“What has happened to Black people when they, their families, or their communities went mad?”
There is a way in which all of Madness: Race and Insanity in a Jim Crow Asylum, is one answer, in a list of very long, complicated possible responses, to the question that Antonia Hylton poses in the introduction. Crownsville Hospital, formerly Maryland’s Hospital for the Negro Insane, represents an intersection of common, tragic responses to mentally ill people in the Black community. The story of this depraved institution is a shameful one, with many layers.
We can start with where Antonia Hylton begins, which is when Crownsville was first built in 1911 with 12 patients before the number of patients swelled, in 1940, to 1,611. Those days not far past Reconstruction found our country making up stories that originated in the pro-slavery propaganda of drapetomania, that there was something mentally wrong with Black people who ran, who wanted freedom, who did not know our place.
So Crownsville becomes a place where mentally ill Black folks are subjected to “industrial therapy” and the term “patient labor” — apparently popular around the world — becomes justification for making the beloved relatives of families who don’t even know how to begin to talk about mental health victims of their own diseases.
In later years, this exploitation takes the form of criminalizing those who are most virulent and out spoken on the topic Black power, because of course it would. But heartbreakingly, we can see the impact of an institution that reinforces the racist belief that all Black people are a little crazy, or at least crazy enough to throw behind the gates of an underfunded, cheaply run asylum — even when those admitted to Crownsville have been kinfolk of our pillars of American history.
I’m thinking of the story of William Murray, father to the Rev. Dr. Pauli Murray, activist, author, poet and lawyer, who is one of the first to die from injuries inflicted on him by staff at the hospital, but certainly would not be the last. By including the father of a legend in the uncovered stories she presents, Antonia illuminates that regardless of class or status in the community, each patient who went to Crownsville was subjected to whatever often fatal destiny awaited them, simply because they were unwell.
Those of us who have had mental illness touch our lives personally know well that the interaction Black folks have with institutions is forever warped by the racism that is a part of the architecture of every system and structure in America. Because mental illness is a chemical affliction, it is particularly susceptible to manipulation by others in service of their biases. I know this because I knew mental illness intimately as a child and young woman.
Antonia puts it this way:
“Without having the tools or the language to talk about it, I became aware of something early: our traumas and illnesses are frequently intertwined with American history and the peculiar reality of being Black. And at times, our traumas would be compounded and exacerbated by poor, discriminatory, or nonexistent treatment when we needed support the most.”
I was drawn to this book because bipolar and borderline personality disorder are part of my family line. I have been told that my grandmother on my mother’s side died in a mental institution when my mother was thirteen.

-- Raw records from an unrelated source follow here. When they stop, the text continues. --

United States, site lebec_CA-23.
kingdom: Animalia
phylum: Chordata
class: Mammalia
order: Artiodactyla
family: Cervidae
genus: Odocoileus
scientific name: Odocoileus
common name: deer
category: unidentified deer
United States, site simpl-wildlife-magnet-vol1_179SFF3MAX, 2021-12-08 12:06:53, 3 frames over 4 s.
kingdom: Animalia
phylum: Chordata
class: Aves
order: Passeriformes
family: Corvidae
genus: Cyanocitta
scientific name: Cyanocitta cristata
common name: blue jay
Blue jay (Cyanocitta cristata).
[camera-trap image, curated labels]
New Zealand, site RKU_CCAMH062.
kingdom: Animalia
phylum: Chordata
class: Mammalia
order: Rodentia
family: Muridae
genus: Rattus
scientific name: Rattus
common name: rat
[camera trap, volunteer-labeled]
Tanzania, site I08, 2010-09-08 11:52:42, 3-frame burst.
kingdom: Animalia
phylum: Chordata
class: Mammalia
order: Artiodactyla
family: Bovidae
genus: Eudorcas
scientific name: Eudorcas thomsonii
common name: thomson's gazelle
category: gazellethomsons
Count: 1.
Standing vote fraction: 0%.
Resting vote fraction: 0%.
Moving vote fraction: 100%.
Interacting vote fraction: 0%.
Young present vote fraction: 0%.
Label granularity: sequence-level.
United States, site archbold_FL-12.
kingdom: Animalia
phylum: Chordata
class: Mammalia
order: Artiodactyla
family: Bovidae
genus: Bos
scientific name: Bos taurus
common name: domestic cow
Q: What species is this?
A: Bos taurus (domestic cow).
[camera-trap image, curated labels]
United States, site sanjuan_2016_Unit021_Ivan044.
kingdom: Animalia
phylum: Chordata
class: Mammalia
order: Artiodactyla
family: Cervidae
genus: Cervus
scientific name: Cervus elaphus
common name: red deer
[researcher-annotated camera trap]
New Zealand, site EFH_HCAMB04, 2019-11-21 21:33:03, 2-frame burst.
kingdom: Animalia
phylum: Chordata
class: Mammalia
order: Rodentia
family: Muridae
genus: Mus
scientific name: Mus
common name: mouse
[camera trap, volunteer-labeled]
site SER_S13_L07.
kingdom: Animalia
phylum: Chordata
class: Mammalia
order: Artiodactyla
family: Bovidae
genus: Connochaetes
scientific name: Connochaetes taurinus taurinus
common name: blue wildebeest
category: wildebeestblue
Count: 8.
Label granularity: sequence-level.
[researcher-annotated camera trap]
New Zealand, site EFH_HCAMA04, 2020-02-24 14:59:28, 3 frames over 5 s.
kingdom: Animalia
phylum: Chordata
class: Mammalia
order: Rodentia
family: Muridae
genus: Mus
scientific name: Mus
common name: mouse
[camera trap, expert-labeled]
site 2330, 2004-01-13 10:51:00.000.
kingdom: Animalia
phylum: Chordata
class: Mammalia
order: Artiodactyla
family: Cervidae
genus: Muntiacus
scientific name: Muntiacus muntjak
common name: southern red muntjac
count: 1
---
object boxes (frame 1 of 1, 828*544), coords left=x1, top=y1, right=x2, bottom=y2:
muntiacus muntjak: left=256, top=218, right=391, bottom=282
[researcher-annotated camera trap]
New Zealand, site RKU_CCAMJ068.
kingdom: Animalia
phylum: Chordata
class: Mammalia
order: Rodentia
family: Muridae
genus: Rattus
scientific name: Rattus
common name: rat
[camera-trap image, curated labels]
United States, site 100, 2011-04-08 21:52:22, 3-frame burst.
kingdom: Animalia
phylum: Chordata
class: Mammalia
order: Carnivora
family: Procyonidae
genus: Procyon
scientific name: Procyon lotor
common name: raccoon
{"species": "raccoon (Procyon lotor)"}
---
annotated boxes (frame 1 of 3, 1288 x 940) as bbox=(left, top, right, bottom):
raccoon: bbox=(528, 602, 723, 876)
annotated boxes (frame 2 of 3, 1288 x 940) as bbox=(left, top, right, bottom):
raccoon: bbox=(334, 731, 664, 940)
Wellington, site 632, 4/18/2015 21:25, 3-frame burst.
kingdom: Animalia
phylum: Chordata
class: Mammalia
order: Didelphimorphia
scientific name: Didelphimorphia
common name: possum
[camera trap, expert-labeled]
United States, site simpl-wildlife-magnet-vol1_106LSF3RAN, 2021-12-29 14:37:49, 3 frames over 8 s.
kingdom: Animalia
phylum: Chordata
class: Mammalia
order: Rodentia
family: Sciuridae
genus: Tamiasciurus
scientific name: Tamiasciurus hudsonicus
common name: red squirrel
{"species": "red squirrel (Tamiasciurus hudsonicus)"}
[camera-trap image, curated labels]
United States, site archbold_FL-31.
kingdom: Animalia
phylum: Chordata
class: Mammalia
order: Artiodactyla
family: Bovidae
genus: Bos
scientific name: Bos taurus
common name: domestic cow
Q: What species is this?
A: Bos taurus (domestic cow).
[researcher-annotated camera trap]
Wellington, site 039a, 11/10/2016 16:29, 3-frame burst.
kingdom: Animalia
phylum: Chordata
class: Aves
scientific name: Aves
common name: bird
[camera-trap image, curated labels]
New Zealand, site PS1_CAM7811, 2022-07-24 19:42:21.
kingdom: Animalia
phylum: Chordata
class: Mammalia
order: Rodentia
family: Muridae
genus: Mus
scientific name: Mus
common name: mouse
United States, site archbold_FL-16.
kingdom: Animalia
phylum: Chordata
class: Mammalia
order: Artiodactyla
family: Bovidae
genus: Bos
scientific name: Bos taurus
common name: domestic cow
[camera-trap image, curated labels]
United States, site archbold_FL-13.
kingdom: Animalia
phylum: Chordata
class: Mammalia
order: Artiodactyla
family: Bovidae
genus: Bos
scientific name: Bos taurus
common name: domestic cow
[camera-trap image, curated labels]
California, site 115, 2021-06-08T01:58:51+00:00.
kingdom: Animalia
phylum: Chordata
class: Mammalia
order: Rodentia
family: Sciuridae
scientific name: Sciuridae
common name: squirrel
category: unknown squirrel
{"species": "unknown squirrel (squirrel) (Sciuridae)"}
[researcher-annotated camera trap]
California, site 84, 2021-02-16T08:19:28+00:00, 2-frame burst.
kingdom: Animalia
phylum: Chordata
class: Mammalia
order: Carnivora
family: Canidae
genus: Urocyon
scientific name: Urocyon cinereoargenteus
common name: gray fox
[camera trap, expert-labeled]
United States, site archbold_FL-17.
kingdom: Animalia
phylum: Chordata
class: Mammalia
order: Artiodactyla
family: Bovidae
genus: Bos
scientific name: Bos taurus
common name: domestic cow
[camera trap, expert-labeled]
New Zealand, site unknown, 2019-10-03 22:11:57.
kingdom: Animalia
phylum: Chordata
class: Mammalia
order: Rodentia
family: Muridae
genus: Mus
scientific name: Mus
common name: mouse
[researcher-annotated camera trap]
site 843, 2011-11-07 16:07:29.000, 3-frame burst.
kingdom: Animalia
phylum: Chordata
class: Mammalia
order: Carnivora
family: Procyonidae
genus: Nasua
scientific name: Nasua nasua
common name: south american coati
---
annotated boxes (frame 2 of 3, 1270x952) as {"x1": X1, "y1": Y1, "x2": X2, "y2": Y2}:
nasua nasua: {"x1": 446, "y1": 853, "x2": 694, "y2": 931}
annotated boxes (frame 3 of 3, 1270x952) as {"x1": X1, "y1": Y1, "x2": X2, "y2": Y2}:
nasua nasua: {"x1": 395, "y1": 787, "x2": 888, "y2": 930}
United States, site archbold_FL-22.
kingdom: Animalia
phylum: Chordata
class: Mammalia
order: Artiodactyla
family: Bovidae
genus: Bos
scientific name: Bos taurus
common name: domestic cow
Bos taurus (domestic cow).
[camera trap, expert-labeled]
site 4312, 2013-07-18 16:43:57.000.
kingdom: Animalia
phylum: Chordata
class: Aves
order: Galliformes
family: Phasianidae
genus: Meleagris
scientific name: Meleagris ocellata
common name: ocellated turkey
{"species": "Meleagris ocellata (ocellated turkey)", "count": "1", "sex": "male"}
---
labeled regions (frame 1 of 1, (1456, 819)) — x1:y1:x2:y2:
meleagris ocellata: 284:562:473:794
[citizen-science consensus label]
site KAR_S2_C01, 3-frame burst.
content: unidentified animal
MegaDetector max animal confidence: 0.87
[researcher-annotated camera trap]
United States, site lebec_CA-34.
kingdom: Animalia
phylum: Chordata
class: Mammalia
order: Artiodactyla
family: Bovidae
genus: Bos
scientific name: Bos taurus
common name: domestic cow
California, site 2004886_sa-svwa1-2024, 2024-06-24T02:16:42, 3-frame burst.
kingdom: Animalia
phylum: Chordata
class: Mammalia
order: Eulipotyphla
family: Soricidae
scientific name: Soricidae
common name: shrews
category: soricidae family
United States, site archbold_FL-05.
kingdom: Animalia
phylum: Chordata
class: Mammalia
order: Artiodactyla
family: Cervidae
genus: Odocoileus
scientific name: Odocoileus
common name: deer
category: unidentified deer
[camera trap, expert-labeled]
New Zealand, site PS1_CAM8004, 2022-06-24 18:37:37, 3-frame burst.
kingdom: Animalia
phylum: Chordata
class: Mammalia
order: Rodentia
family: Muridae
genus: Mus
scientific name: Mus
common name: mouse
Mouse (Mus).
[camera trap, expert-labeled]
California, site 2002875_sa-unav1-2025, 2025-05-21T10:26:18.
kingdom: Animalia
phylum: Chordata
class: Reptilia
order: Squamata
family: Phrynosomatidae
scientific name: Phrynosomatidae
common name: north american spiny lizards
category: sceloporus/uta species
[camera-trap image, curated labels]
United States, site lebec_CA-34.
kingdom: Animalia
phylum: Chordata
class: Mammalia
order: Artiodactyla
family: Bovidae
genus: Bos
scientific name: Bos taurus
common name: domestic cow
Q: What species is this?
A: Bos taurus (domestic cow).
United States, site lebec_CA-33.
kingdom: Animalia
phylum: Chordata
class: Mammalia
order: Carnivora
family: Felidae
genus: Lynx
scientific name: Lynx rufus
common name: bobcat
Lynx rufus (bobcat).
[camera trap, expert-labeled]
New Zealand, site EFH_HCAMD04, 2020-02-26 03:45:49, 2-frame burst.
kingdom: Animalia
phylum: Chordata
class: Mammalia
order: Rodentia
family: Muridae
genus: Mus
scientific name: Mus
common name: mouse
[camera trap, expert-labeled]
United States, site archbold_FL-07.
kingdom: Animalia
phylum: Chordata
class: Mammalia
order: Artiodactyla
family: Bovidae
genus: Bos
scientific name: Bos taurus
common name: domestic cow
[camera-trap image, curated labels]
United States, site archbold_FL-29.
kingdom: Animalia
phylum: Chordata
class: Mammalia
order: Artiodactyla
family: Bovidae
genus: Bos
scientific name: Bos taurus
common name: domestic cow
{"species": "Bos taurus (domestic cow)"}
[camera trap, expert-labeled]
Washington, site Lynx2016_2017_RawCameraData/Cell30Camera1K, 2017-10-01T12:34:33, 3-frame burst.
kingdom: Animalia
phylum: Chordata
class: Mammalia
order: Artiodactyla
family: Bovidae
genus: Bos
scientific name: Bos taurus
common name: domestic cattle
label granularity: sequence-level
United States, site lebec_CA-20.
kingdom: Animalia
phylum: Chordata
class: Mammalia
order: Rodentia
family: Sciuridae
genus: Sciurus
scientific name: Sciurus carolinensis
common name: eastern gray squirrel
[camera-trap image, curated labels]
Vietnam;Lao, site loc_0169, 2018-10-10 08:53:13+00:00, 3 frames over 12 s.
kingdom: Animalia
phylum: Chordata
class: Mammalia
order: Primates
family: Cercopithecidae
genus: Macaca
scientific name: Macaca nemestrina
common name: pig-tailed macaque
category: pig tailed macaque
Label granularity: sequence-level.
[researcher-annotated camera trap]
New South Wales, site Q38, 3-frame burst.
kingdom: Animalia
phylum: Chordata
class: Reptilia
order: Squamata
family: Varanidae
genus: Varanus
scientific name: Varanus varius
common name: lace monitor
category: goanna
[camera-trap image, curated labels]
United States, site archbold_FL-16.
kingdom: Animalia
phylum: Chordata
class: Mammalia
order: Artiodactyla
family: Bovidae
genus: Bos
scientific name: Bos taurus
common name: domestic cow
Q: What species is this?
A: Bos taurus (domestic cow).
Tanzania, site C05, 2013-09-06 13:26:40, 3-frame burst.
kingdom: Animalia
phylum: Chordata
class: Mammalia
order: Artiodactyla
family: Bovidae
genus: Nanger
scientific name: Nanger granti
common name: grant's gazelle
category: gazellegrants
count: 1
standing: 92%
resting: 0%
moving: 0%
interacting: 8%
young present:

Reading Madness, in all it’s brutal, tragic and finally, because of the work of Antonia Hylton, now-legible history, my heart broke again thinking of what my ancestors had to endure because of systems in this country that refused them the compassion and empathy every citizen deserves. It made me wonder what other atrocious histories have yet to be told because we refuse to look at their ugliness, and what their existence means about us.
Beautiful review. I just finished this book and have been sitting on it for awhile. It’s hard to put into words how impactful this book is.
I purchased this book when it came out but haven't read it yet. I know it will be a hard--but necessary--read. Your comment from the book about all Black people being a little crazy made me think of Drapetomania, a "mental illness" that made enslaved Blacks want to escape slavery. Unbelievable. Anyway, thank you for the thoughtful review.